Which lines in the listing below contain the word "crenellated"? Copy each of those lines in full.
===== RECORDS SHOWN =====
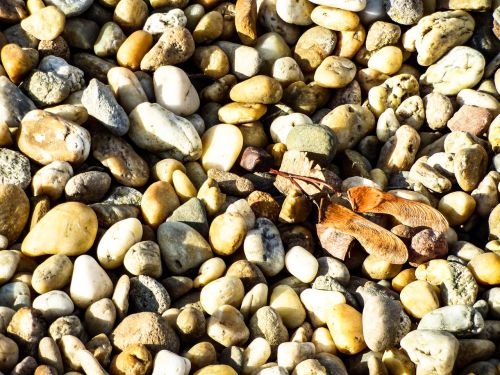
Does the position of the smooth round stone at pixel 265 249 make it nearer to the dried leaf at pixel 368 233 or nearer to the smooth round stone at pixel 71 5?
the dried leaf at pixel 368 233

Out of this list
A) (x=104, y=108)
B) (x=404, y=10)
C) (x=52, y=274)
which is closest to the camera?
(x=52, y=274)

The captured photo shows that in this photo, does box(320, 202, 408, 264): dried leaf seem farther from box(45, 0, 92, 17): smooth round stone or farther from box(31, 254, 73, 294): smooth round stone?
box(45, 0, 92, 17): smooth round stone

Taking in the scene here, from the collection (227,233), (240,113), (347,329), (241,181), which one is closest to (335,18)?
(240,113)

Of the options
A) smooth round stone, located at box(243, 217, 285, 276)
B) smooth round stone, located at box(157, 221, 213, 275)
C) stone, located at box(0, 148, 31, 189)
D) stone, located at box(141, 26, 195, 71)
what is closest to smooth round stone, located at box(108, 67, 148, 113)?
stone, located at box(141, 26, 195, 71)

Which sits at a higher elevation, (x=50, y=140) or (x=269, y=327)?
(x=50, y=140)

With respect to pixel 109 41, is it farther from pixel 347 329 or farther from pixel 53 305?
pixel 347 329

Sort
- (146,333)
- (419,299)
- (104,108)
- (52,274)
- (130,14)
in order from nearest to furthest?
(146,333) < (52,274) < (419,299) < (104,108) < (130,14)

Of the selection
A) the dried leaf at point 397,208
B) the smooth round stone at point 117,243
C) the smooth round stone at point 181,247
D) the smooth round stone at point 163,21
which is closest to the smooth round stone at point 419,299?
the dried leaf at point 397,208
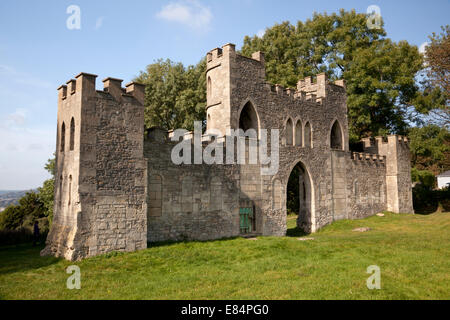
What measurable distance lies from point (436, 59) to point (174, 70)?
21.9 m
=====
===== RECORDS SHOWN =====
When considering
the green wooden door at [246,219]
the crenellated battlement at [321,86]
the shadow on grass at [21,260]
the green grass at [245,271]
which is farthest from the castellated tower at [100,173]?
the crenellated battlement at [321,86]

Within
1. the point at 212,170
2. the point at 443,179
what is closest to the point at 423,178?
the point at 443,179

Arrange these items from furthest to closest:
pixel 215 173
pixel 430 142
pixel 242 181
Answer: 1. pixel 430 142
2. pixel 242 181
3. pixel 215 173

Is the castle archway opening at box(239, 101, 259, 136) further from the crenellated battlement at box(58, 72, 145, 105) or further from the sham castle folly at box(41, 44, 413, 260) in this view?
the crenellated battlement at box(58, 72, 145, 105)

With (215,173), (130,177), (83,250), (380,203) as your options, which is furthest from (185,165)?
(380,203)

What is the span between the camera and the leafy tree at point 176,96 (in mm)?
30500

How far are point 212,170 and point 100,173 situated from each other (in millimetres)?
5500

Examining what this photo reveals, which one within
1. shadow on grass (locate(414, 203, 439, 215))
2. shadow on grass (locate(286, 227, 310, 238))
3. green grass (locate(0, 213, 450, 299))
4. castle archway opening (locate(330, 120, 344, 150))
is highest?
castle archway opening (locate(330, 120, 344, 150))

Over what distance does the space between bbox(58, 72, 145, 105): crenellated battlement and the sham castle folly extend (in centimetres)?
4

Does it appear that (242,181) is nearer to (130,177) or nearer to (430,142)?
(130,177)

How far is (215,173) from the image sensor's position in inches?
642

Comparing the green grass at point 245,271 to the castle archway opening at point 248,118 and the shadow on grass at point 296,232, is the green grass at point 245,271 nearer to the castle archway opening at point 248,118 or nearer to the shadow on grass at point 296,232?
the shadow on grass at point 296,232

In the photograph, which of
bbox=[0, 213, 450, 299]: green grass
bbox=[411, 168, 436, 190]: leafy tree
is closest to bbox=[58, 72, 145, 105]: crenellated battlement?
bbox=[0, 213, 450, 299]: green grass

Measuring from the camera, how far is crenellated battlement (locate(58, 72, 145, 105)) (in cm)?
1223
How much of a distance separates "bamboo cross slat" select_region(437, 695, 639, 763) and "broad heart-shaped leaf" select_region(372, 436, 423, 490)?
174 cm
=====
__WRITTEN ANSWER__.
the crenellated battlement at [321,86]
the crenellated battlement at [321,86]
Is the castle archway opening at box(239, 101, 259, 136) further from the crenellated battlement at box(58, 72, 145, 105) or further from the sham castle folly at box(41, 44, 413, 260) in this view?
the crenellated battlement at box(58, 72, 145, 105)
Over what distance does the space between bbox(58, 72, 145, 105): crenellated battlement and the sham castle folly extend (in centimetres)?
is closest to bbox=[58, 72, 145, 105]: crenellated battlement?
Measuring from the camera, how far is crenellated battlement (locate(58, 72, 145, 105)) (in cm)?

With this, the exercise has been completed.